A direct shear equipment for testing rock fractures up to 400×600 mm size, and up to 5 MN force in both normal and shear loading directions, was developed. Normal loading and direct shear tests under constant normal stiffness (CNS) and constant normal load (CNL) conditions were conducted on 300×500 mm specimens, one planar steel joint and two natural and two tensile induced rock fractures. Design targets, e.g. system to maintain undisturbed fractures up to testing and high system stiffnesses to achieve well-controlled shear tests, were verified by the experiments. A new optical system for local deformation measurements was used to accurately determine fracture displacements besides conventional non-local deformation measurements.

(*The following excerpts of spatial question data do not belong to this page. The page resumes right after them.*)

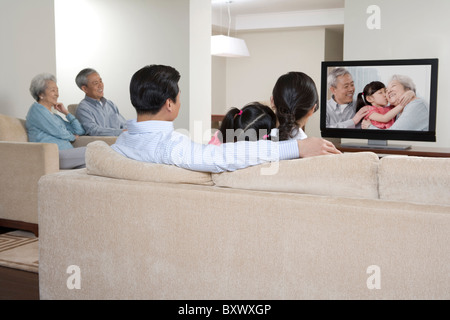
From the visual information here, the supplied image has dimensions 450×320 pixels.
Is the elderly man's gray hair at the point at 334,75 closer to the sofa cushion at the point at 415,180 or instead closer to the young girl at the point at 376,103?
the young girl at the point at 376,103

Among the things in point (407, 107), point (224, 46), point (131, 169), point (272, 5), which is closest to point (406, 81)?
point (407, 107)

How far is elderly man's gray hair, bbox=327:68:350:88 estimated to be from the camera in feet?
15.8

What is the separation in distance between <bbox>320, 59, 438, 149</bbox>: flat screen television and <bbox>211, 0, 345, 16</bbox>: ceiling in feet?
11.2

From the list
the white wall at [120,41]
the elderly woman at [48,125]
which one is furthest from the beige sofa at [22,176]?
the white wall at [120,41]

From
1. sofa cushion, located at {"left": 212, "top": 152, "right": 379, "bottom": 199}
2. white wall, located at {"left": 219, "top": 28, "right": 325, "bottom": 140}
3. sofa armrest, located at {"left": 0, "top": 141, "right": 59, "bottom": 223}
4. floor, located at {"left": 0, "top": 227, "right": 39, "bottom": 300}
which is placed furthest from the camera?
white wall, located at {"left": 219, "top": 28, "right": 325, "bottom": 140}

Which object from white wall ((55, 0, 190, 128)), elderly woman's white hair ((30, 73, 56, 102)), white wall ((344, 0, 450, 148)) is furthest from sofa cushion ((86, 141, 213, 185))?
white wall ((344, 0, 450, 148))

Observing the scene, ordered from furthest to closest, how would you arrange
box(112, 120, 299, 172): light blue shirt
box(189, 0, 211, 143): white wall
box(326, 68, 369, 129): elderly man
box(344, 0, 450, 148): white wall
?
box(189, 0, 211, 143): white wall
box(344, 0, 450, 148): white wall
box(326, 68, 369, 129): elderly man
box(112, 120, 299, 172): light blue shirt

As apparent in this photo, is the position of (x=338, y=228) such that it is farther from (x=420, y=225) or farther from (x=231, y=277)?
(x=231, y=277)

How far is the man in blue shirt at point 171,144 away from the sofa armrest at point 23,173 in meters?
1.31

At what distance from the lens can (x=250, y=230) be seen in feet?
5.02

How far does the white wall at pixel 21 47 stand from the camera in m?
4.34

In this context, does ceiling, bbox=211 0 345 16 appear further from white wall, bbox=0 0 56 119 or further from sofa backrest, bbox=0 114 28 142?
sofa backrest, bbox=0 114 28 142

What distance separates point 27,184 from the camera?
124 inches
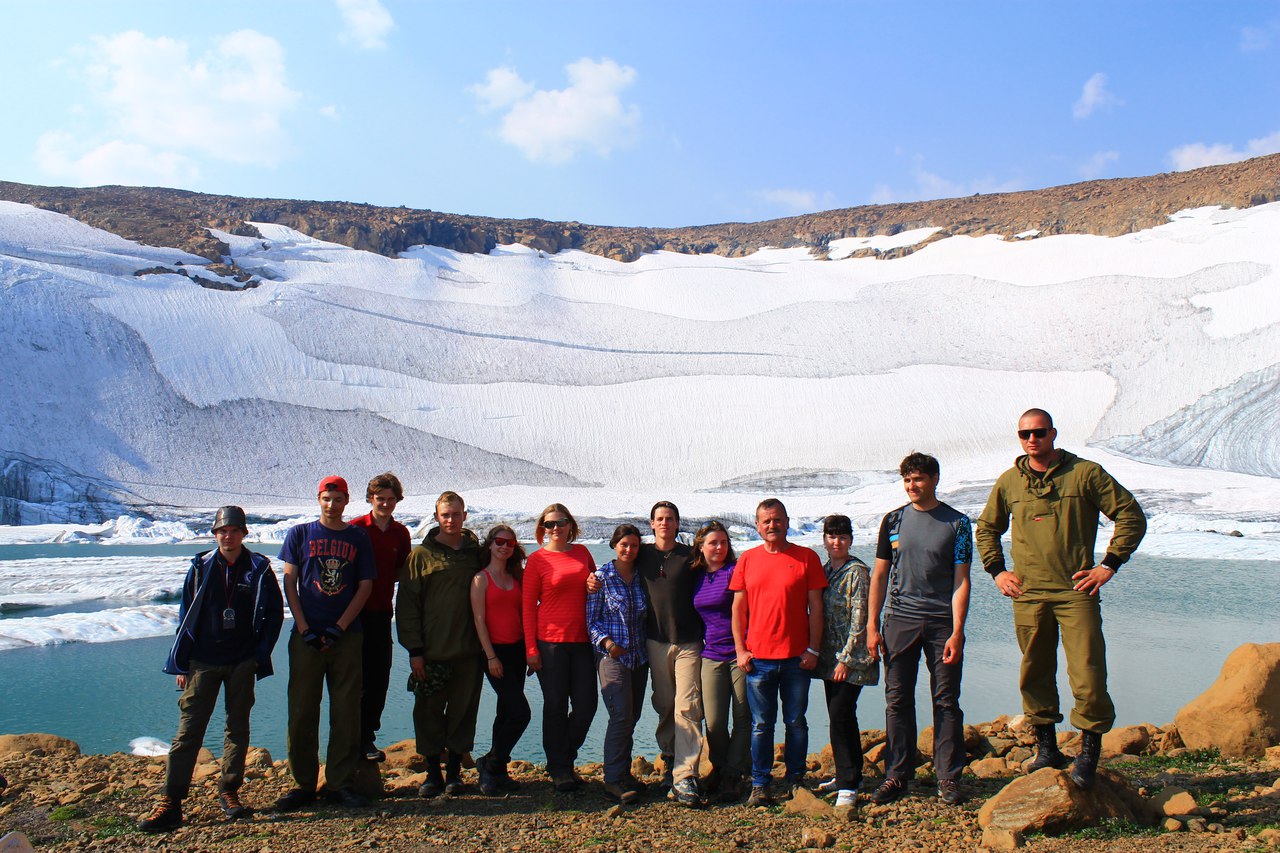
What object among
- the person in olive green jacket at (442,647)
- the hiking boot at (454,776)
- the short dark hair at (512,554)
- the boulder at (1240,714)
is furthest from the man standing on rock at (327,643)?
the boulder at (1240,714)

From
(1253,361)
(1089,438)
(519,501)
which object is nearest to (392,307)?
(519,501)

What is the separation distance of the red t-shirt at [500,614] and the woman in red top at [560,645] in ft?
0.53

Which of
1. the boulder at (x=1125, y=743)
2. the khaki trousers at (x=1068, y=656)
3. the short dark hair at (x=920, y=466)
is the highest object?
the short dark hair at (x=920, y=466)

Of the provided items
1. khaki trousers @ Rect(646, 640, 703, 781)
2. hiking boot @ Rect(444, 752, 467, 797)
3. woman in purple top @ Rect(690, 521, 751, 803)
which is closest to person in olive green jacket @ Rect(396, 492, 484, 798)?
hiking boot @ Rect(444, 752, 467, 797)

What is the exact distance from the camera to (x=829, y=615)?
484cm

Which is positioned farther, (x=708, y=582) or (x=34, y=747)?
(x=34, y=747)

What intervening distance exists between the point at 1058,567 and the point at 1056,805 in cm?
108

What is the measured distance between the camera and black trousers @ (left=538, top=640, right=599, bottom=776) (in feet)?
16.5

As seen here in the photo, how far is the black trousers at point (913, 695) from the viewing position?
14.5 ft

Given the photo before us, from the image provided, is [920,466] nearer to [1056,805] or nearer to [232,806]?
[1056,805]

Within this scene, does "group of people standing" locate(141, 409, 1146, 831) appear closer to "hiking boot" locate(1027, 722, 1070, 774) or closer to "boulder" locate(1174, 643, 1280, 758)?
"hiking boot" locate(1027, 722, 1070, 774)

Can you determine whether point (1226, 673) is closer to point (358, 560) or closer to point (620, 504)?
point (358, 560)

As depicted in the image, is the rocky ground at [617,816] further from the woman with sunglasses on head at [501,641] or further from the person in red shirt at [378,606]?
the person in red shirt at [378,606]

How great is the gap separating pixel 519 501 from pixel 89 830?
65.4 ft
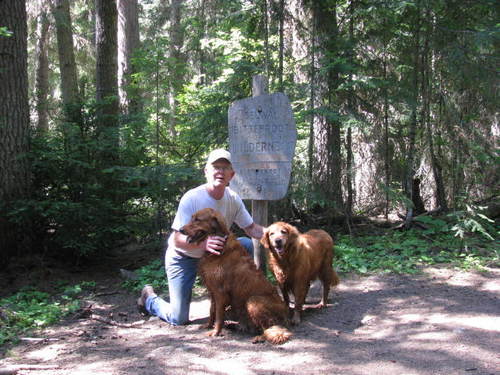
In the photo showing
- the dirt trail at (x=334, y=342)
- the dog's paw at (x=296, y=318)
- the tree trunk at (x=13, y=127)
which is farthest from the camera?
the tree trunk at (x=13, y=127)

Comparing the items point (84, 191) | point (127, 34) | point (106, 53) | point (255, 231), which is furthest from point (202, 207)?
point (127, 34)

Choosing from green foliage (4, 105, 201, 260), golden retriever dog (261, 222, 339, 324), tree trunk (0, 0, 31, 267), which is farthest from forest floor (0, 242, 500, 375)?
tree trunk (0, 0, 31, 267)

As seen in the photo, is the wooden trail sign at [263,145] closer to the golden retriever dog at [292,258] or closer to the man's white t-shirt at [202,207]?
the man's white t-shirt at [202,207]

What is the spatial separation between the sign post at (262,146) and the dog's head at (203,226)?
3.91 feet

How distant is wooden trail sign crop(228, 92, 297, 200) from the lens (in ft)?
16.7

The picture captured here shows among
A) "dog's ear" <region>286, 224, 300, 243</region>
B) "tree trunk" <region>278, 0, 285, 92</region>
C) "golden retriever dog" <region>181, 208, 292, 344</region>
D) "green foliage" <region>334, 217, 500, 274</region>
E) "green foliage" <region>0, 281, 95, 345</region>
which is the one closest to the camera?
"golden retriever dog" <region>181, 208, 292, 344</region>

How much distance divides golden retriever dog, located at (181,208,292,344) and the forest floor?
23 centimetres

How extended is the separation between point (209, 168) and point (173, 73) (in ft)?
17.3

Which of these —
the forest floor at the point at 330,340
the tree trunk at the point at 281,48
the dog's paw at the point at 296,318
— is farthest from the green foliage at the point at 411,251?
the tree trunk at the point at 281,48

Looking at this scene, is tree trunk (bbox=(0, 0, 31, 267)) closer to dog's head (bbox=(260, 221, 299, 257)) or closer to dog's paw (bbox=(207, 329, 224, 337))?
dog's paw (bbox=(207, 329, 224, 337))

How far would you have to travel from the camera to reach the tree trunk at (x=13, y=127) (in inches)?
297

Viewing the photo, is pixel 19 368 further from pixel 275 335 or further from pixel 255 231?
pixel 255 231

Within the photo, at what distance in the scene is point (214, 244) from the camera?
4082 mm

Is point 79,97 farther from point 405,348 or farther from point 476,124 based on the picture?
point 476,124
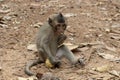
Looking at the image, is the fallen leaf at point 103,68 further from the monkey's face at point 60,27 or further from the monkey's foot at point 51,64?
the monkey's face at point 60,27

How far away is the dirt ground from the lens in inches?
290

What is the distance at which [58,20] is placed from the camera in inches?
294

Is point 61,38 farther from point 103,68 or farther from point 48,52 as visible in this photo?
point 103,68

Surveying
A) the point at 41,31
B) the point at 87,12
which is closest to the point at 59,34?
the point at 41,31

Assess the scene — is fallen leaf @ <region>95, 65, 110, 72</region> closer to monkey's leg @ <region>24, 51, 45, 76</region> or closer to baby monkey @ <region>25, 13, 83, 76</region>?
baby monkey @ <region>25, 13, 83, 76</region>

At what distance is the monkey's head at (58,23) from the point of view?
7410 mm

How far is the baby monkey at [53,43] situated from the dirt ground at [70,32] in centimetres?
16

The determined normal stiffnesses were similar previous results from the literature on smaller fractures, whereas the shear stiffness data are novel. The results provide a new insight into processes at the onset of fracture slip.
The mechanics of rock fractures are a key component for the mechanical and hydraulic properties in a rock mass. A correct prediction of the properties of a rock mass is important for several areas in engineering such as infrastructure tunnelling, mining, geological repositories for spent nuclear fuel, hydropower, geothermal energy and carbon dioxide sequestration. There is a knowledge gap on the mechanical behaviour of large fractures (at a meter scale) in a crystalline rock mass at depths of several hundred meters. That is e.g. fracture stiffnesses and shear resistance under a normal stress of 5 to 10 MPa (representing the in-situ stress state) at both constant normal load/stress (CNL) and constant normal stiffness (CNS) loading conditions. Past and present in-situ and laboratory fracture shear experiments, with a few exceptions, are either conducted on small specimens (up to 200 mm) or on larger specimens (up to 1–2 m) at low normal stresses (up to 1–2 MPa).
This lack of knowledge contributes to the prediction uncertainty of the fracture behaviour in a rock mass. The nuclear waste management companies in Finland (Posiva), Sweden (SKB, Swedish Nuclear Fuel and Waste Management Company) and Canada (NWMO, Nuclear Waste Management Organization) initiated the first phase of the cooperative POST project, carried out during 2014–2016, to address this uncertainty by focusing on the implementation of field shear testing and numerical modelling of large fractures (Siren et al. 2017). It was concluded that the chosen field testing approach has complications, such as finding representative fracture sets, difficulty in conducting the experiments, large uncertainties of results, and being cost ineffective. Among the recommendations from the project to increase the accuracy of fracture displacement predictions, was to study the mechanical behaviour of large fractures under controlled laboratory conditions, particularly at realistic CNS normal loading boundary conditions which is crucial for the post-peak (after start of slip) shear response. A study of the effect of fracture scale was also recommended to better understand scaling laws. A second phase of the POST project was initiated 2017, this time with the participation of NWMO and SKB and in cooperation with RISE (former SP Technical Research Institute of Sweden) and KTH, Royal Institute of Technology (Sweden) following several of the given recommendations, cf. Jacobsson et al (2021).